> _Tarefa proposta A_
Responda com base na carta sobre os mercados europeu e americano:
(i) Que filme dá título à carta?
(ii) A queda de que preços e que outro fato levaram à reversão positiva das projeções econômicas europeias?
(iii) Em quanto tempo o FED e o Tesouro Americano deram uma solução conjunta à crise?
> _Tarefa proposta B_
Redija a continuação da carta sobre os mercados europeu e americano a partir da última frase apresentada.

O filme de Woody Allen “Meia-Noite em Paris” que dá título a esta carta retrata a nostalgia e ilusão do personagem Gil, escritor americano que, buscando se isolar dos dias atuais e de sua família materialista, era transportado durante a noite para a belle époque parisiense e convivia com grandes artistas e escritores do início do século XX.

Essa paixão europeia marcou o primeiro trimestre deste ano, quando o mercado apresentou grande apreço por ativos europeus, dada a brusca reversão positiva das projeções econômicas após a queda forte dos preços de gás natural e da reabertura chinesa.

Ao mesmo tempo, a crise bancária que atingiu dois bancos americanos colocou em xeque a capacidade do Banco Central estadunidense (FED) continuar tendo o combate à inflação como prioridade, enquanto o Banco Central Europeu (ECB) rapidamente se revelou menos preocupado com o problema.

No entanto, acreditamos que essa dicotomia de leitura entre o cenário europeu e americano não é sustentável, o que tende a implicar reprecificação relativa de ativos nos próximos meses.

Assim como o personagem de Woody Allen tinha que voltar a confrontar a realidade contemporânea todas as manhãs, o mercado deve ter que repensar a capacidade da Europa de viver sozinha na belle époque.

Duas geografias dependentes de crédito

Desde os episódios de quebra dos bancos americanos em março, a postura do FED e do ECB tem sido distinta: o FED reduziu o tom de seu discurso e até mesmo considerou pausar o ciclo de alta de juros, frisando que espera uma contração de crédito que deve aumentar a desaceleração da economia. Já o ECB tem mantido a inflação como preocupação central e, se vendo desde o início do ano num cenário de economia melhor, segue acenando para altas sequenciais.

É bem verdade que o sistema bancário americano, baseado em bancos regionais que tendem a se fragilizar a essa altura do ciclo, é diferente do seu equivalente europeu. Por outro lado, a economia europeia como um todo é muito mais dependente de crédito bancário para seu financiamento e seus padrões de concessão de crédito estão quase tão apertados quanto os americanos.

Adicionalmente, cada país da Zona do Euro ainda é muito dependente de regulação bancária específica, o que dificulta uma solução conjunta e rápida em caso de crise, como foi feito em menos de uma semana pelo FED e Tesouro Americano.

Nesse sentido, considerar a crise de crédito como um fenômeno puramente americano nos parece equivocado.

A Europa ainda deve sentir o impacto dos juros

O ciclo de alta de juros na Europa é muito mais recente e, portanto, seu impacto negativo sobre a economia ainda está no início.

O ECB se deu conta mais recentemente do seu problema inflacionário, o que deve motivar o banco a continuar tirando demanda da economia, enquanto o FED já está claramente mais avançado nesse processo e uma parte maior do impacto sobre crescimento econômico já tende a ter ficado para trás.

> _Itens de uma coleta de dados_
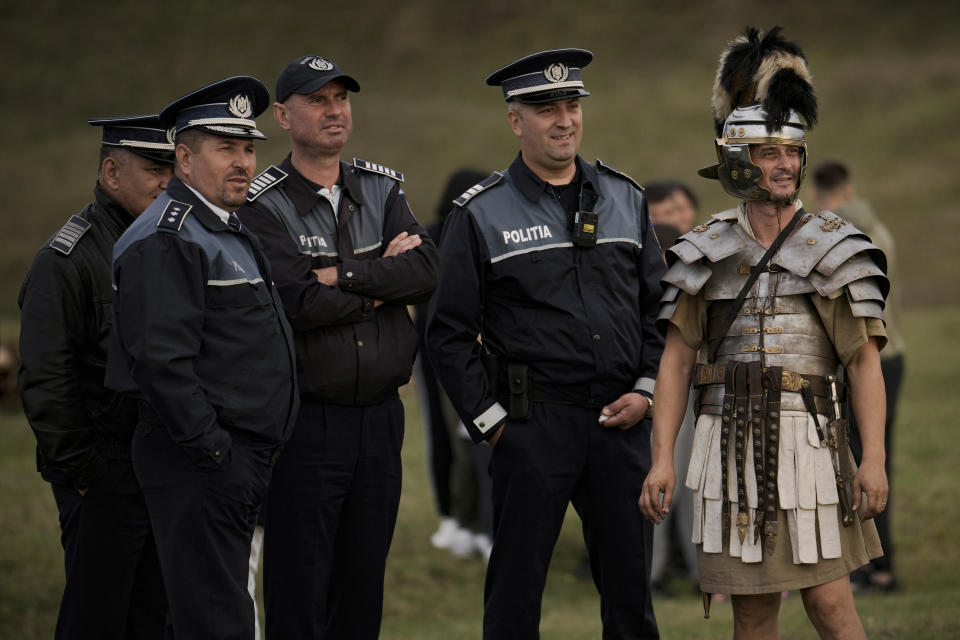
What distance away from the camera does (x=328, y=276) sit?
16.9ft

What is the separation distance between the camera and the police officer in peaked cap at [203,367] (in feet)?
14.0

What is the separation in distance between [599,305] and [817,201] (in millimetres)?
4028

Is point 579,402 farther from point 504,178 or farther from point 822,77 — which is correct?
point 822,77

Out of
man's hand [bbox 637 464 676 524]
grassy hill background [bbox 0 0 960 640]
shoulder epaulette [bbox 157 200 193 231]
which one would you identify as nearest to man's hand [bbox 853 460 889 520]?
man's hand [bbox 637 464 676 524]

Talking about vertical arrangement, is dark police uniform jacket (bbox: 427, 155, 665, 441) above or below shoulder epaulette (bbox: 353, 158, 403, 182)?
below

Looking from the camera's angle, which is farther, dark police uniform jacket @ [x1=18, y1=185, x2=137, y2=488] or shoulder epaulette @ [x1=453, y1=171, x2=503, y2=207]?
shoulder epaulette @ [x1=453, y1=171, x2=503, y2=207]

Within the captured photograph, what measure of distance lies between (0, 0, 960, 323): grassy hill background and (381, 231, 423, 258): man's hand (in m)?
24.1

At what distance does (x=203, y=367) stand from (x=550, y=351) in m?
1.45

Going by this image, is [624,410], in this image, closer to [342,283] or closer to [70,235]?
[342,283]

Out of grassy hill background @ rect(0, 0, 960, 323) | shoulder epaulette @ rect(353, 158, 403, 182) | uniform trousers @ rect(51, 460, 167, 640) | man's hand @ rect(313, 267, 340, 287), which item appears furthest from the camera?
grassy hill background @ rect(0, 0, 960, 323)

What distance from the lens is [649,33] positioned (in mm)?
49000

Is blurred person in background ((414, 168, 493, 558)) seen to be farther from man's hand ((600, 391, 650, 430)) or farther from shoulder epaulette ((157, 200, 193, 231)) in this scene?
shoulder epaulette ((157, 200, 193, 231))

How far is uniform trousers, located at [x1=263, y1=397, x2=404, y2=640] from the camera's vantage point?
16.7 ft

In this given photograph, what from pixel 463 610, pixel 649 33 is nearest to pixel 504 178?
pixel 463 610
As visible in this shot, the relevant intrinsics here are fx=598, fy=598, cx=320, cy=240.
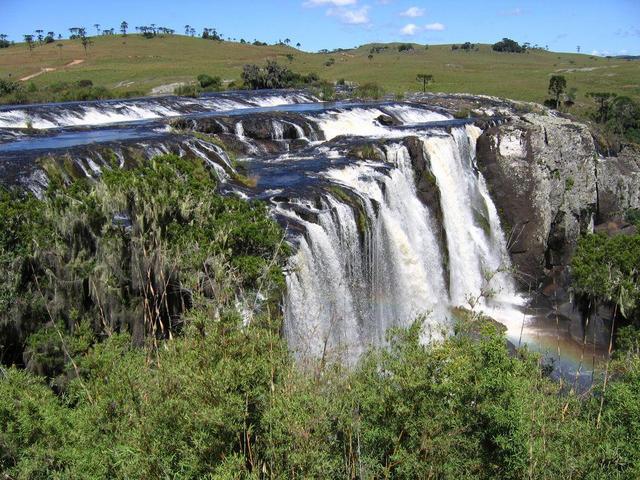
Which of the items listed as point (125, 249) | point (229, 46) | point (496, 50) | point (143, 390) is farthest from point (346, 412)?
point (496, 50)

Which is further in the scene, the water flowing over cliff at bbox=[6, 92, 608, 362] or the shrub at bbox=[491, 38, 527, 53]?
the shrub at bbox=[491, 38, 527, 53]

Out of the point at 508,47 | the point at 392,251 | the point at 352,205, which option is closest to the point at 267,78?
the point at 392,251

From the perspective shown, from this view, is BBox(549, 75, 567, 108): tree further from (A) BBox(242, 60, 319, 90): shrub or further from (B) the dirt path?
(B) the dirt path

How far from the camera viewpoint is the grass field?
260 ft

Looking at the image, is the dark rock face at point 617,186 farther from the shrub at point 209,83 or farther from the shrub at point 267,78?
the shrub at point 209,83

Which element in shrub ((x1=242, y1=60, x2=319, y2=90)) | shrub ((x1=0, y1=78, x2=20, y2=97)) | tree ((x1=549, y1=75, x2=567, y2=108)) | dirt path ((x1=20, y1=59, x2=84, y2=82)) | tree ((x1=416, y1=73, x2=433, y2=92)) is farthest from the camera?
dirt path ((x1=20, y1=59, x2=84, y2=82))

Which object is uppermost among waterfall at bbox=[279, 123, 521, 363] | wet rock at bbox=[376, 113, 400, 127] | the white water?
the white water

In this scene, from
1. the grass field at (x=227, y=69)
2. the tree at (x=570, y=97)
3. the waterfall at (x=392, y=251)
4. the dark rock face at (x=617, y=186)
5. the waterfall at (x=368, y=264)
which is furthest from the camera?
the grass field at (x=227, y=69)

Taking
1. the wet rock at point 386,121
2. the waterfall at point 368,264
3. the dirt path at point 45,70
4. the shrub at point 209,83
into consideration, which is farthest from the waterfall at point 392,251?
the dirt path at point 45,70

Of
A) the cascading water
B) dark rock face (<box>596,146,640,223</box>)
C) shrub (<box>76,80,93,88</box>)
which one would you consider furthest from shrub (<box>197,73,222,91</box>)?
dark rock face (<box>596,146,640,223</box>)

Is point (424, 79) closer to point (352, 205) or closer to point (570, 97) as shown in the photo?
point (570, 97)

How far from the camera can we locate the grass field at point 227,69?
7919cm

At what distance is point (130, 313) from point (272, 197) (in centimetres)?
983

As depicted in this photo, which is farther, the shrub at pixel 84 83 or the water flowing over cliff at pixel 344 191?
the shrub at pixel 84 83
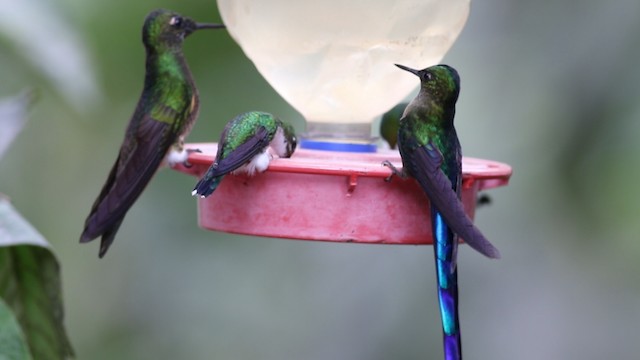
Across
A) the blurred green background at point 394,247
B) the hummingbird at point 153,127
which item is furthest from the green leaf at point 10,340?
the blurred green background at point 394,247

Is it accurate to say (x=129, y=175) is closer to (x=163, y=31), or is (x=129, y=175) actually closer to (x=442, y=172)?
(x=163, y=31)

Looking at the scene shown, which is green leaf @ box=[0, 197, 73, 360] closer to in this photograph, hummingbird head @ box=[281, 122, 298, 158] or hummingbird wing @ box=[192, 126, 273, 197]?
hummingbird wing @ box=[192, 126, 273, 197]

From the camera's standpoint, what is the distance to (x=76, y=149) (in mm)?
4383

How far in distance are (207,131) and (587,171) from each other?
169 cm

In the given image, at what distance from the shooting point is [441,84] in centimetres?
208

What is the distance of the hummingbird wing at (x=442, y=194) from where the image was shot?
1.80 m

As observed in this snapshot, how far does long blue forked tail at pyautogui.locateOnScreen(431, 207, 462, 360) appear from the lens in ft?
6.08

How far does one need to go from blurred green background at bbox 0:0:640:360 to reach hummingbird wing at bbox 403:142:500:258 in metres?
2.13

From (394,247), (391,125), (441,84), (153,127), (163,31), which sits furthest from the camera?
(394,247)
* * *
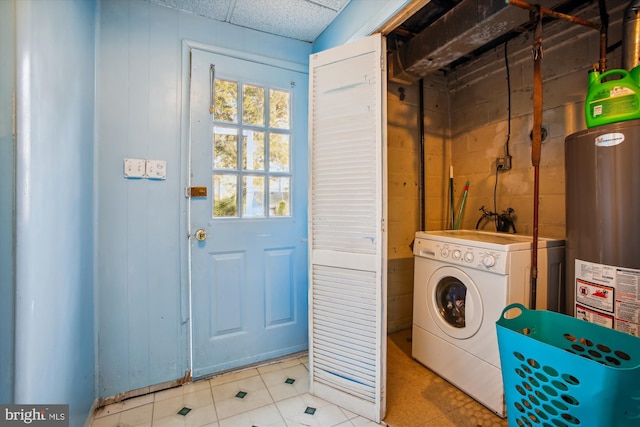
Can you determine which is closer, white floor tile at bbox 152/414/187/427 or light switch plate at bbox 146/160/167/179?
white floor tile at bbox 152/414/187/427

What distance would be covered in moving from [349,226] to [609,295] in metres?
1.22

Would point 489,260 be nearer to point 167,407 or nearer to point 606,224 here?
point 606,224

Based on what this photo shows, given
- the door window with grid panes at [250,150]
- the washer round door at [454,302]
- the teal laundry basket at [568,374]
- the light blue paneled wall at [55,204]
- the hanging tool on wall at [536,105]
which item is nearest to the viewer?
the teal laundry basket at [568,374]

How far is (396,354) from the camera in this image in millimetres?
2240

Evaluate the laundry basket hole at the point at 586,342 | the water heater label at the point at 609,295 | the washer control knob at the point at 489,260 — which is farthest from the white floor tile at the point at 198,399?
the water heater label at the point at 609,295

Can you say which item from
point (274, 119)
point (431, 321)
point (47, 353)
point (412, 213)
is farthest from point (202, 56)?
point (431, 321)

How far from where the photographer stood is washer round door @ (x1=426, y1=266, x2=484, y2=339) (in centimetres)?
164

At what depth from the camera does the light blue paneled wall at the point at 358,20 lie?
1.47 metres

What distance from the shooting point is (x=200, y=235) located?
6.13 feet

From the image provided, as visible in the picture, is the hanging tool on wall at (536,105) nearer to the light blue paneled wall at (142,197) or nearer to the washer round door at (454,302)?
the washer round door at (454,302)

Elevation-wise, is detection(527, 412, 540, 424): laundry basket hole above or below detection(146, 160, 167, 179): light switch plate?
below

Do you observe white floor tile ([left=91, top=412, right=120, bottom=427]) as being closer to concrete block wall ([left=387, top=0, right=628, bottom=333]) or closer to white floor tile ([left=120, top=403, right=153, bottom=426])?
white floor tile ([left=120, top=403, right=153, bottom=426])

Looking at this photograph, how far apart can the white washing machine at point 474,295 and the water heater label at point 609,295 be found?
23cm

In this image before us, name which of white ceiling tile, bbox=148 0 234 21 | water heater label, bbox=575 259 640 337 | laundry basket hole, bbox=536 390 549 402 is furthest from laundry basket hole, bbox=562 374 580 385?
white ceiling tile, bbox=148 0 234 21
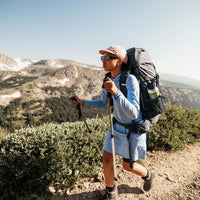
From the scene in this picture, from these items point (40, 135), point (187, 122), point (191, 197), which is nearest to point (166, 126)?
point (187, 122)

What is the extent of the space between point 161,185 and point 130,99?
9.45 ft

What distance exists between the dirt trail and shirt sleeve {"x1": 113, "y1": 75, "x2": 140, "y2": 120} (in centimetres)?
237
==
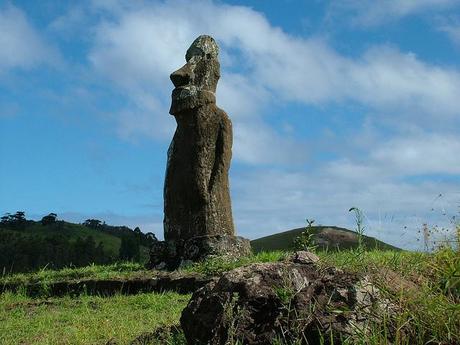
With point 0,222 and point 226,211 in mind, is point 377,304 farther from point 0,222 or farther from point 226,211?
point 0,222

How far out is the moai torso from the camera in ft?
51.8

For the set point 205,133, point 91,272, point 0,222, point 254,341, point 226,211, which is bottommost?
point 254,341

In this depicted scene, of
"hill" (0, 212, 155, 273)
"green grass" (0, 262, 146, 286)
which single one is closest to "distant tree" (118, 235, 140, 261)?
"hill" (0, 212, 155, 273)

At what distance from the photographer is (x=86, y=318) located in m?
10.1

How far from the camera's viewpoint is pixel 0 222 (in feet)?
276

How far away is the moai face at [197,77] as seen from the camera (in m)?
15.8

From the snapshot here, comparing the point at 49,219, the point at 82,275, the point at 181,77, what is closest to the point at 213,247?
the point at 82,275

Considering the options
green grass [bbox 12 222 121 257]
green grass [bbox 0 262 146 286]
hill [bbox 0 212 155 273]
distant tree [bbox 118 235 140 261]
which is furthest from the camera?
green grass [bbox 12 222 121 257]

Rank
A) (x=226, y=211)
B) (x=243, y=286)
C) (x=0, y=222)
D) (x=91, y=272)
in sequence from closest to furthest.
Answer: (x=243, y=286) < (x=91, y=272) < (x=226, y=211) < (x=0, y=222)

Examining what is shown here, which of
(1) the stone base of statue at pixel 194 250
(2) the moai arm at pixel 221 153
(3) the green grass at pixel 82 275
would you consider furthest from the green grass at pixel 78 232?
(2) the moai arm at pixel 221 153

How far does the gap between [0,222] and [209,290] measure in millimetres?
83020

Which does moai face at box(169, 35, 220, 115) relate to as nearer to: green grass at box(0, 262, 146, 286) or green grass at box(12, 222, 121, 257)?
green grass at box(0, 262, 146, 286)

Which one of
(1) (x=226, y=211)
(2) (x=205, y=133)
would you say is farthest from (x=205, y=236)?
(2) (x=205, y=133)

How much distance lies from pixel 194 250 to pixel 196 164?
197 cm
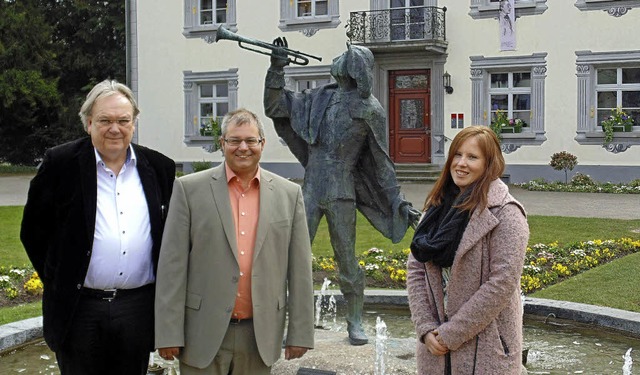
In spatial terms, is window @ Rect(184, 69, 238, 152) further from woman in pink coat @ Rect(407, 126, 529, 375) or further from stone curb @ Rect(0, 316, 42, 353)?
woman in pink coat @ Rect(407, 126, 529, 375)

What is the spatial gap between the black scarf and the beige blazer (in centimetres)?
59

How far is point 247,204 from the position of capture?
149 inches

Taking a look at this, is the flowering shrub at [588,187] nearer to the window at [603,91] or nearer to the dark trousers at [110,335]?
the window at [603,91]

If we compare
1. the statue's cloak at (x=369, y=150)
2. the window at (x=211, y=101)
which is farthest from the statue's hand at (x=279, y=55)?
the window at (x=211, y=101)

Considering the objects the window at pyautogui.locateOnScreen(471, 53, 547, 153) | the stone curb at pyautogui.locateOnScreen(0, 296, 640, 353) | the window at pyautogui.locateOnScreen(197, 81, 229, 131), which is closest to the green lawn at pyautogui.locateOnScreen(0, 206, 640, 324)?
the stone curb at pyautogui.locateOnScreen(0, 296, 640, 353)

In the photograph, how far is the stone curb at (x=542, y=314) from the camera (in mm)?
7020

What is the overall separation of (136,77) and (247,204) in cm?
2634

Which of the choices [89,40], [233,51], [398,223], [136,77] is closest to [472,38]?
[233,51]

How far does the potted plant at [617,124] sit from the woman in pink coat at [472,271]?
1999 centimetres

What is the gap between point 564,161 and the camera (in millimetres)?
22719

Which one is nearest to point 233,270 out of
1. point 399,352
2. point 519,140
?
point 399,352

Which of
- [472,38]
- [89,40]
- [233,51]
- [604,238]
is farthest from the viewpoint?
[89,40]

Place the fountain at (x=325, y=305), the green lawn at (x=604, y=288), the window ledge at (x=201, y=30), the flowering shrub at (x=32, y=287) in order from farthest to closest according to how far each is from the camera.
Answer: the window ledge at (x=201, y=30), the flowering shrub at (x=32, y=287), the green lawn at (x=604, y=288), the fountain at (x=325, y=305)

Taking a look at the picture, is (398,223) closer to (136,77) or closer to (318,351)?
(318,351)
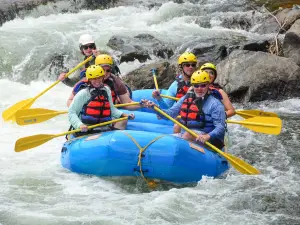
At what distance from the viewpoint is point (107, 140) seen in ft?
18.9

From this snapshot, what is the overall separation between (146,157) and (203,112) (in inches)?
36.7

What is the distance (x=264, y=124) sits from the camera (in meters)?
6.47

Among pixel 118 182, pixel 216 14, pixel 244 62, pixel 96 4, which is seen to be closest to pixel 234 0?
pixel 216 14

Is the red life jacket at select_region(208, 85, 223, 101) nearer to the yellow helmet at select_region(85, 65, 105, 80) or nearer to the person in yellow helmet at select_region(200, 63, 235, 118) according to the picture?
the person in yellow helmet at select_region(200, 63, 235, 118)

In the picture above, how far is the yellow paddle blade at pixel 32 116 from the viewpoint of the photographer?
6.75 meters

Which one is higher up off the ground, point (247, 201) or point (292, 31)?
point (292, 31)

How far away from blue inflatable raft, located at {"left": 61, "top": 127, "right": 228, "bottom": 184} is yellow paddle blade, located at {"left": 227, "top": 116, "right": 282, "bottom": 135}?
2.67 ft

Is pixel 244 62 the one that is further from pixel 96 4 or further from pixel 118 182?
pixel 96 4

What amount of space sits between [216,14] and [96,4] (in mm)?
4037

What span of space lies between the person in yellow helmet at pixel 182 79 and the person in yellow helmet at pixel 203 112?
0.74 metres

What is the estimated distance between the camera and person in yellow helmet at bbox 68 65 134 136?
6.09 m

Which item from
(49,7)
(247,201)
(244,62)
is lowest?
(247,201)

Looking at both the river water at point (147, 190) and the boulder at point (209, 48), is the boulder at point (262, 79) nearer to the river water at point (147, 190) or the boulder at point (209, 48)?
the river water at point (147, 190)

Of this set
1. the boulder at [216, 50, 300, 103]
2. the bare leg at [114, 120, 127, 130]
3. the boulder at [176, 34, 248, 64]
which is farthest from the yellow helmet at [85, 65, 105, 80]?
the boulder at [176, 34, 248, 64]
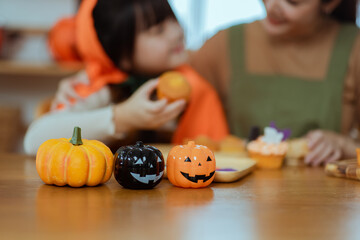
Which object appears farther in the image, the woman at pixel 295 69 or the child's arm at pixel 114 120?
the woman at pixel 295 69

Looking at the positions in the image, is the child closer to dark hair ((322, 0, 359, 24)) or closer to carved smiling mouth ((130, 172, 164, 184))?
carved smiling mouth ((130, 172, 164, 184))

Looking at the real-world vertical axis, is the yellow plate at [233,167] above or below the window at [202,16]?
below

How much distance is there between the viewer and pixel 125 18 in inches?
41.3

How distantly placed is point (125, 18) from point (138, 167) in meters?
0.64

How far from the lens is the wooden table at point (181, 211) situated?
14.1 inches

> _Resposta escrita A_
(i) "Meia-Noite em Paris", de Woody Allen.
(ii) A queda forte dos preços de gás natural e a reabertura chinesa.
(iii) Em menos de uma semana.

> _Resposta escrita B_
A posição atual da economia europeia não deve, portanto, em nossa visão, ser confundida com uma posição de força relativa. Esperamos que nos próximos meses o peso da subida de juros na Europa se faça sentir na economia.

Nos chama a atenção, por exemplo, que o backlog da indústria europeia demonstre sinais iniciais de fraqueza de demanda. Esse é um importante indicador de saúde econômica a ser monitorado.

Quando os EUA espirram, a Europa pega um resfriado

Finalmente, há que se levar em consideração as conexões do crescimento global: a economia americana em geral é exportadora – mas raramente importadora – de recessão. Consequentemente, se os EUA entrarem em contração e justificarem os cortes precificados na curva de juros, a Europa provavelmente virá junto. O inverso não é necessariamente verdadeiro.

Isso se deve essencialmente ao grau de abertura e à composição das economias: os Estados Unidos têm uma parcela maior de serviços na economia, o que torna a economia naturalmente menos cíclica – uma vez que a indústria é um setor muito mais interligado globalmente.

Além disso, a Europa é um continente muito mais baseado no comércio: enquanto os EUA têm um grau de comércio sobre PIB de 25%, a Alemanha chega a 90%, e as outras grandes economias europeias todas ficam acima de 60%.

Precificação distinta na curva de juros nos parece, portanto, indevida

O mercado hoje precifica uma discrepância grande entre a política monetária americana e europeia para os próximos anos: considera-se que o FED cortará quase 2 pontos percentuais de juros até o fim de 2024, enquanto o ECB ficaria parado.

Acreditamos que isso é um equívoco. Além de todos os motivos mencionados, é necessário pontuar que, apesar da cautela do FED ter aumentado após os episódios bancários e de seu cenário base já considerar uma recessão moderada, a maioria dos seus membros votantes rechaça atualmente cortes de juros esse ano.

Isso se deve a uma inflação que, embora tendo feito pico, deve demorar a ceder de forma consistente. Na Europa, um cenário de inflação semelhante também justifica o discurso duro do ECB.

Entretanto, acreditamos que o que ancora a inflação subjacente é o crescimento potencial e a força do mercado de trabalho. Neste sentido, devemos lembrar que a Europa tem mais dificuldade de entregar crescimento consistentemente e seu mercado de trabalho é estruturalmente menos aquecido que o americano.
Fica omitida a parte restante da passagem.